Stored data entries:
Segment Open
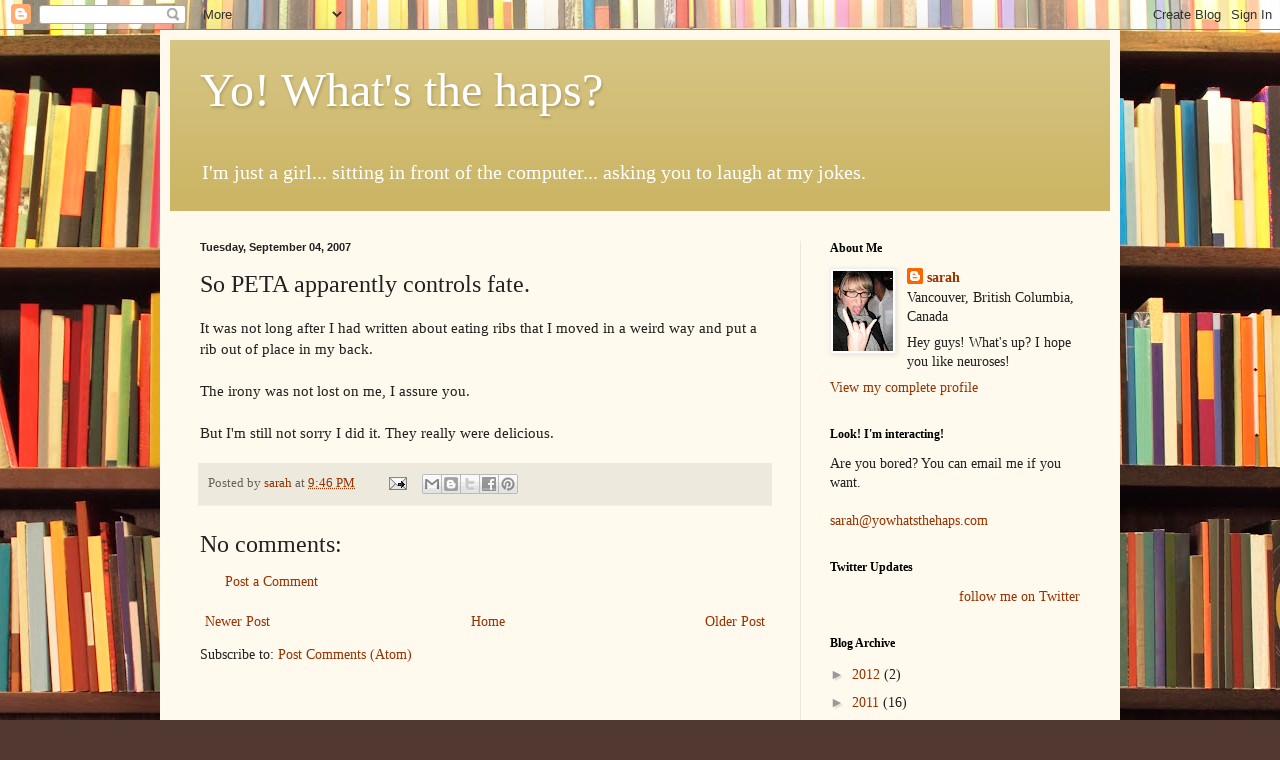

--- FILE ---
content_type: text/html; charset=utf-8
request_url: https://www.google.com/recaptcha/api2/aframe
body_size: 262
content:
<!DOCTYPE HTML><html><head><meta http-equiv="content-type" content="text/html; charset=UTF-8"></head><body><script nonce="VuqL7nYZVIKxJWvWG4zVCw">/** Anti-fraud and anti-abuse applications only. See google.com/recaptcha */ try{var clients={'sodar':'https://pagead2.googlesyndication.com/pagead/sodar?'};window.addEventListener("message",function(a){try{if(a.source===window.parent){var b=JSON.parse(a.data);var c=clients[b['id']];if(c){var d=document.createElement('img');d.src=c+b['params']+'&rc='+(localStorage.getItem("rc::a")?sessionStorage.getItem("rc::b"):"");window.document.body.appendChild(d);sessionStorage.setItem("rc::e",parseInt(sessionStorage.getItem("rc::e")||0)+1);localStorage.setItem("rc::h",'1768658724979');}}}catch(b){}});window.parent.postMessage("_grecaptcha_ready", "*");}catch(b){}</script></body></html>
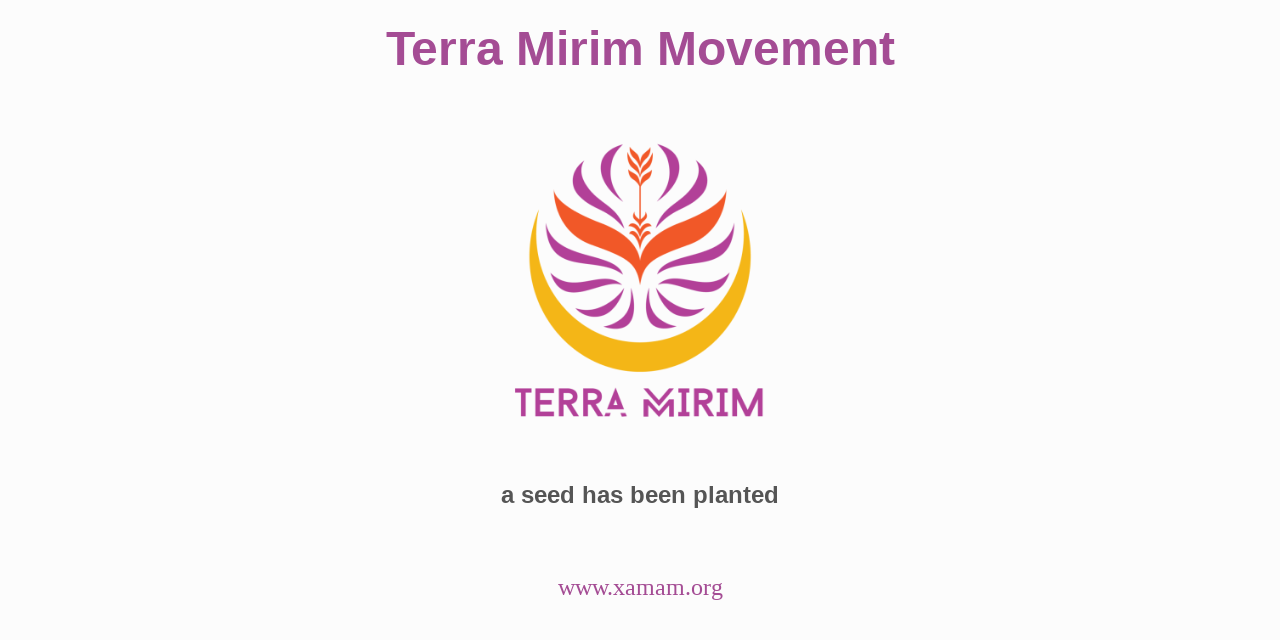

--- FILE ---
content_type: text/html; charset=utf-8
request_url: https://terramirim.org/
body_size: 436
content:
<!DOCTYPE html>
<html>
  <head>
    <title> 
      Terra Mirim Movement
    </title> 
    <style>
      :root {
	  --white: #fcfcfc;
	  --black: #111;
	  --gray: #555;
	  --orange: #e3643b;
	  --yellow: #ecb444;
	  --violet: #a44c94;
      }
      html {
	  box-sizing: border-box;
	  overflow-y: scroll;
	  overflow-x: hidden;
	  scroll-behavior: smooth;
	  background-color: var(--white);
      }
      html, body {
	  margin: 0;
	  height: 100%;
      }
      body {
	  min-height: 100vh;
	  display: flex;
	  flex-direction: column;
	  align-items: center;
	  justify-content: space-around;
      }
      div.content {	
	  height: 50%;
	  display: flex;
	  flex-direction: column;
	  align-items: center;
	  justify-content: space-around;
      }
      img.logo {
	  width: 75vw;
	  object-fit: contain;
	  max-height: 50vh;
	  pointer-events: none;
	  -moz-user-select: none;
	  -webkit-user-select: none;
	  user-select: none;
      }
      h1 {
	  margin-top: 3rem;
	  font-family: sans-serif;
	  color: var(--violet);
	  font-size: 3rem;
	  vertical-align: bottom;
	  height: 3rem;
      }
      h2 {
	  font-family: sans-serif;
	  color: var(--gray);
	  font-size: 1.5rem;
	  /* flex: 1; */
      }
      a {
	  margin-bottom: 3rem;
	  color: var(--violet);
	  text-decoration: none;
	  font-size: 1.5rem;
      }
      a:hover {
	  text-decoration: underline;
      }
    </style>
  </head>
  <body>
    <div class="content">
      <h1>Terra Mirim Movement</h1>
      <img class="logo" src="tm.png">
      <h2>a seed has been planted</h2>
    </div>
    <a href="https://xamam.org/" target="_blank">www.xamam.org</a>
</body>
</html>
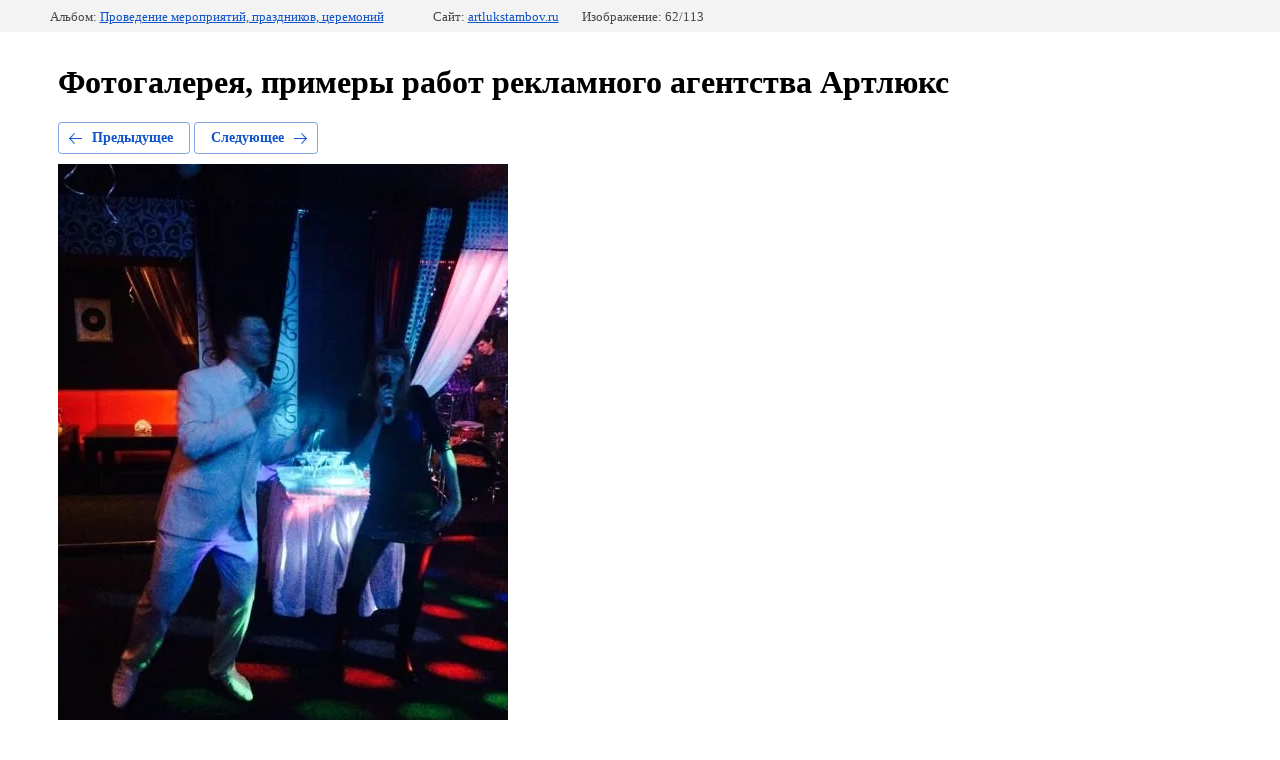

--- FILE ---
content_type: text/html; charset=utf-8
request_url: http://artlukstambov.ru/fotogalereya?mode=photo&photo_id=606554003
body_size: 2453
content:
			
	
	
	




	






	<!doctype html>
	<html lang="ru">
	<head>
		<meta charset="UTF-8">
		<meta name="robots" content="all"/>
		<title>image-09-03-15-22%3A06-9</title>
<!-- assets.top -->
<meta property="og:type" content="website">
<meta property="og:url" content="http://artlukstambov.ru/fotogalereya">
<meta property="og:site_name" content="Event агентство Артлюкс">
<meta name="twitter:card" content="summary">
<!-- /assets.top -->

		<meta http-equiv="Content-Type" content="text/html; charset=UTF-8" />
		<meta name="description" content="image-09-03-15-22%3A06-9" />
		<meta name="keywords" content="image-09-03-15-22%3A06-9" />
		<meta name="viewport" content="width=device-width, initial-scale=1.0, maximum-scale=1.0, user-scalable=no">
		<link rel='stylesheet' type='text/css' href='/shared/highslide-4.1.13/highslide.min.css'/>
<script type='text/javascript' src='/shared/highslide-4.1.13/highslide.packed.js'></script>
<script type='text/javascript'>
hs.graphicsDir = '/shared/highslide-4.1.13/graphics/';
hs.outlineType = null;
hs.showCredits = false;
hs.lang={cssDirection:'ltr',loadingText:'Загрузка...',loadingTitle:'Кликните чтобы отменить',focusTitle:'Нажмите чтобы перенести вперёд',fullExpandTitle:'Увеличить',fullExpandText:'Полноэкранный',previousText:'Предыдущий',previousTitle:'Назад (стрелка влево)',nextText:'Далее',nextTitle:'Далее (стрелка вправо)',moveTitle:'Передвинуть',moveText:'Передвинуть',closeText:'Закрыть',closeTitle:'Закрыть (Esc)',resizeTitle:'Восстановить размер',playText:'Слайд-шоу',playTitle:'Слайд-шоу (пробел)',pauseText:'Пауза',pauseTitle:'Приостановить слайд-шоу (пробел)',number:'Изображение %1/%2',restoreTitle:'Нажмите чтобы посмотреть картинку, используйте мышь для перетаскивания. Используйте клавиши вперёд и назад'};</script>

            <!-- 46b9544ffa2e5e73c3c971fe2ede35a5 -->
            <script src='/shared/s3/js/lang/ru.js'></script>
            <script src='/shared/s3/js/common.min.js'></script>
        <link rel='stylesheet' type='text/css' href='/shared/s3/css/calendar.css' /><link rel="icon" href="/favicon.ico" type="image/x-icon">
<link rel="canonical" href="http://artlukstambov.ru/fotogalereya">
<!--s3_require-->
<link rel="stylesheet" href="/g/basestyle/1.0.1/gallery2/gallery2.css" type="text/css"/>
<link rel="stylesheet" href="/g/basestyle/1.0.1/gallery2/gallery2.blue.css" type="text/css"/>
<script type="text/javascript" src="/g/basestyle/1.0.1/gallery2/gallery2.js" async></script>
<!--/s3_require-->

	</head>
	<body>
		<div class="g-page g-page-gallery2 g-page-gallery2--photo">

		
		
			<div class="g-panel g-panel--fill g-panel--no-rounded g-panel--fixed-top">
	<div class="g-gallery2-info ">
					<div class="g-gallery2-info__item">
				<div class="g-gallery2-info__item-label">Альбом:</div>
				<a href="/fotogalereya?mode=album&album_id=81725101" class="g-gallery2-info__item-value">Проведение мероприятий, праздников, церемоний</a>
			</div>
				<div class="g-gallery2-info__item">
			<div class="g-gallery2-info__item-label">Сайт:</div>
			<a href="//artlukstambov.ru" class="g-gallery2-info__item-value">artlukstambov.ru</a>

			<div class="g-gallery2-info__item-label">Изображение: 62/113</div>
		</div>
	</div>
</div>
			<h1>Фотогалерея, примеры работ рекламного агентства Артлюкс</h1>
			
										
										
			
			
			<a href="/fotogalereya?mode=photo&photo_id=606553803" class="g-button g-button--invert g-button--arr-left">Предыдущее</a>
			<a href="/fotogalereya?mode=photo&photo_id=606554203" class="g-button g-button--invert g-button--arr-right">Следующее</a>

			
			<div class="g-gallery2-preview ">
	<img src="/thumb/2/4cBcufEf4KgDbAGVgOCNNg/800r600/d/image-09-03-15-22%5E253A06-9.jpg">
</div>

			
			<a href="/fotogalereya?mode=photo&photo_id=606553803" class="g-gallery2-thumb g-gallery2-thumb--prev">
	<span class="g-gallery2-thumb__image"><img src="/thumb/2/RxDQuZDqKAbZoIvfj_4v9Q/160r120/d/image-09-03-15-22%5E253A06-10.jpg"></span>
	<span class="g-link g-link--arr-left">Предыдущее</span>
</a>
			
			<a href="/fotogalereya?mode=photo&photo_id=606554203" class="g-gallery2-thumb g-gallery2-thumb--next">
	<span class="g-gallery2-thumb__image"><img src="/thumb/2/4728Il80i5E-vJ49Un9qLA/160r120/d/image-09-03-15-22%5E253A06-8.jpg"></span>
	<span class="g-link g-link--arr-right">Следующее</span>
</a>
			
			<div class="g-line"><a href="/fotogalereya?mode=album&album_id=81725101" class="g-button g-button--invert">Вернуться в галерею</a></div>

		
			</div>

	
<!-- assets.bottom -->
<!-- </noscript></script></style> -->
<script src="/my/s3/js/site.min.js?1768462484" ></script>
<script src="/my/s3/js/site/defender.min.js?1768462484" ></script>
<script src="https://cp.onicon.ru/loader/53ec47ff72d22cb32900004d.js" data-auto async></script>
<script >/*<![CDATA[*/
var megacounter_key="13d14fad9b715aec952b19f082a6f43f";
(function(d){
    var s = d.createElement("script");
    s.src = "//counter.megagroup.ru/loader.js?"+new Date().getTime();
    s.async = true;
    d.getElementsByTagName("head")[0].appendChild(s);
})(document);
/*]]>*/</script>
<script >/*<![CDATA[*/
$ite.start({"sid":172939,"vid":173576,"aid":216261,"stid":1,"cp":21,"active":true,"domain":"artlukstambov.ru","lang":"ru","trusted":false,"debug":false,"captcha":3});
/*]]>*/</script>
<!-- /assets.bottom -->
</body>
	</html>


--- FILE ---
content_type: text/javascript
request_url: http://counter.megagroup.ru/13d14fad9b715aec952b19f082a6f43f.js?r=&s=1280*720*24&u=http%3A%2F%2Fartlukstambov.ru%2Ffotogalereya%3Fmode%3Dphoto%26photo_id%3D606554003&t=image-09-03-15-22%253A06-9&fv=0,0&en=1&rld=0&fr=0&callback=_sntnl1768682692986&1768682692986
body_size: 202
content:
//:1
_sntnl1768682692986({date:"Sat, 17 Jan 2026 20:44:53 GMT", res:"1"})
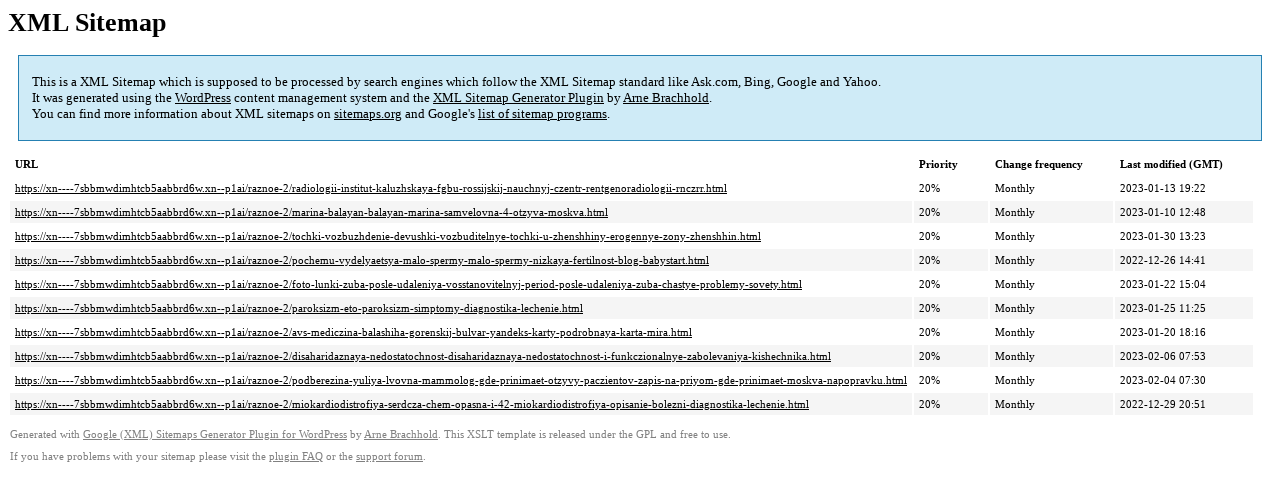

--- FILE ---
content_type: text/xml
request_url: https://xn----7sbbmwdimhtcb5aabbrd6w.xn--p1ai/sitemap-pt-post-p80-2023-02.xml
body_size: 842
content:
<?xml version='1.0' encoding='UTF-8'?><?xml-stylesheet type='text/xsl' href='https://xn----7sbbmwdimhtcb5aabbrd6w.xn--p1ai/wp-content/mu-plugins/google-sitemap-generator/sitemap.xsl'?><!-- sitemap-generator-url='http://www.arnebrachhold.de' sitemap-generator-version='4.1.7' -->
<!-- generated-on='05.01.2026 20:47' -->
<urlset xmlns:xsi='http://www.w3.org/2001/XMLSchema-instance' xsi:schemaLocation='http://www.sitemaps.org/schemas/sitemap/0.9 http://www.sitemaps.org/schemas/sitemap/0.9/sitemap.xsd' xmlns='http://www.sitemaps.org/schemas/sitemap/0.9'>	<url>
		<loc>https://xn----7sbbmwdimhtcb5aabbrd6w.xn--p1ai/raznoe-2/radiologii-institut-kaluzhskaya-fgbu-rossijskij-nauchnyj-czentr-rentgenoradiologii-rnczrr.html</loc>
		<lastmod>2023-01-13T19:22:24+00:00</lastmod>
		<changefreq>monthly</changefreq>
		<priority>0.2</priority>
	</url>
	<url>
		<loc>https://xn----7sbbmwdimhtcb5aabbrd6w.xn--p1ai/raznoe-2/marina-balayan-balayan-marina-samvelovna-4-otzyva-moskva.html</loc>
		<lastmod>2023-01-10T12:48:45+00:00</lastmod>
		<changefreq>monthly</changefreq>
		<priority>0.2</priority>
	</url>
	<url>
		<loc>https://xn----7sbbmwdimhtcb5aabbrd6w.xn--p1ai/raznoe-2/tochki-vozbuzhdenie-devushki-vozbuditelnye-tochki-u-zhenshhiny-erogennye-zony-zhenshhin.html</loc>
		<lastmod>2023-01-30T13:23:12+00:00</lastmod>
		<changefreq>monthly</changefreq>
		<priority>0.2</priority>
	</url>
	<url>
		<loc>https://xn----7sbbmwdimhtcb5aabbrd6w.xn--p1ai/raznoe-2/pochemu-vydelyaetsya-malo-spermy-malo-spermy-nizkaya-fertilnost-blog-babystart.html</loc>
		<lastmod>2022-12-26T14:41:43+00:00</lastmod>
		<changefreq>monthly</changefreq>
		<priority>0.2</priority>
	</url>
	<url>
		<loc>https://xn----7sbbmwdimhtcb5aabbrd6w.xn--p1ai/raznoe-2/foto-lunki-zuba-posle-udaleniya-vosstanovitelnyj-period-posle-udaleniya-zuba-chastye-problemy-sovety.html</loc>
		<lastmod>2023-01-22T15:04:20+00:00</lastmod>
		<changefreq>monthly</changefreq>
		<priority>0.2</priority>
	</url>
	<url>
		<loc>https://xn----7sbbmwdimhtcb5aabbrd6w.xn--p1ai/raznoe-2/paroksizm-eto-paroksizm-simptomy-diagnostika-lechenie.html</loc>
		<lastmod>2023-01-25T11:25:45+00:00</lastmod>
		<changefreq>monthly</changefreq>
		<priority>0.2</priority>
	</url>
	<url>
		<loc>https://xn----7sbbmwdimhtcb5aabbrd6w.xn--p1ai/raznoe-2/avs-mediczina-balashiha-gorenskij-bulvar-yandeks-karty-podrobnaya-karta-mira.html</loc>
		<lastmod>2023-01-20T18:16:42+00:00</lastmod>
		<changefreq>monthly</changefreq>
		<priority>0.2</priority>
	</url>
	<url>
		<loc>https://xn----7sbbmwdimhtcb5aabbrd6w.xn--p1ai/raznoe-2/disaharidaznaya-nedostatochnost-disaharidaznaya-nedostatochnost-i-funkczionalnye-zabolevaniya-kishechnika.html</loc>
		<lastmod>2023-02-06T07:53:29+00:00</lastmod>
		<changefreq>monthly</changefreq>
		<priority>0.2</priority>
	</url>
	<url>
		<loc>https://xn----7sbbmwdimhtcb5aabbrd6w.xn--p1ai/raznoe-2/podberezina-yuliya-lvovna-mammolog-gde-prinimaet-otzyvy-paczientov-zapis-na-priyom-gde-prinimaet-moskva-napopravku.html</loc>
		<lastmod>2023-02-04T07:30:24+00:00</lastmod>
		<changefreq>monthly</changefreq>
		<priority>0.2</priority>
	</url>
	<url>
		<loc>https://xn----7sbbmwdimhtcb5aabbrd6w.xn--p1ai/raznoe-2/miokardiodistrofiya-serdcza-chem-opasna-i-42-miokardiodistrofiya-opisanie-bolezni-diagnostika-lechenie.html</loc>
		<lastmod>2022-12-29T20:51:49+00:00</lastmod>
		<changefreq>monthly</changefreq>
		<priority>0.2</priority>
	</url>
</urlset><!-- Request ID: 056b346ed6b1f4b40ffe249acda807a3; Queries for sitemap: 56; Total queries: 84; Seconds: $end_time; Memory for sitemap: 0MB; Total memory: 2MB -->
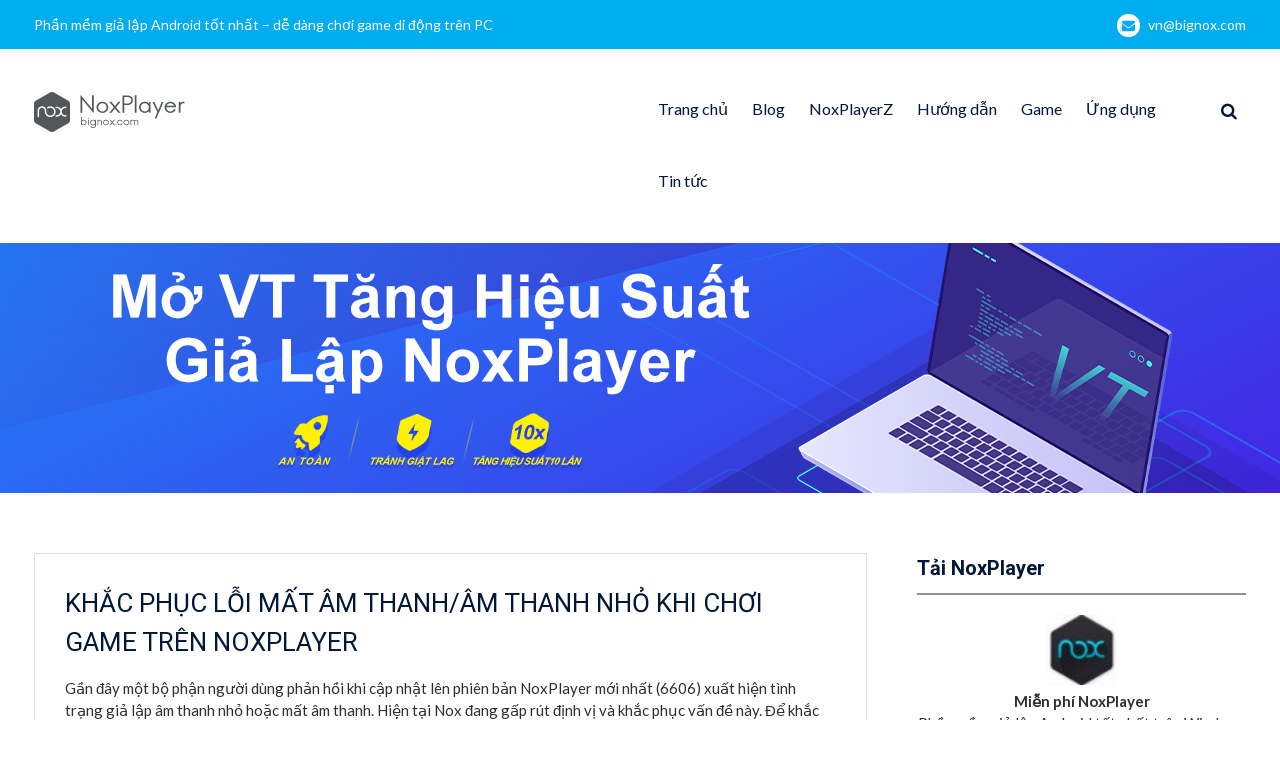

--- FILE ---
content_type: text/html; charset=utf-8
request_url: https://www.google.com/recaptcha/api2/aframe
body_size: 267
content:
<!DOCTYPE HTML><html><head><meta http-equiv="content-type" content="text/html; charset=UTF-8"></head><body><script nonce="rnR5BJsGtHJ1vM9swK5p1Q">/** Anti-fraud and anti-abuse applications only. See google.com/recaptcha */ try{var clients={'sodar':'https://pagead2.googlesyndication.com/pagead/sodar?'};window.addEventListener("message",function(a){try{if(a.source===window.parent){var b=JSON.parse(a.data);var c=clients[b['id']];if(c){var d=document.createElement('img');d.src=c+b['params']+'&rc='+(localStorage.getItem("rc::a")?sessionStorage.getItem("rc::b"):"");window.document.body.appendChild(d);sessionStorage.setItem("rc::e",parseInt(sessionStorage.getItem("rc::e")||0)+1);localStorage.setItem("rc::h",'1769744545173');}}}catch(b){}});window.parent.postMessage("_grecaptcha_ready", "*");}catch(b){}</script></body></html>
Segment Closed
- _Work order_:
Go through the entries above and count the lines containing the string "margin". Give only that number.

- _Solution for this problem_:
3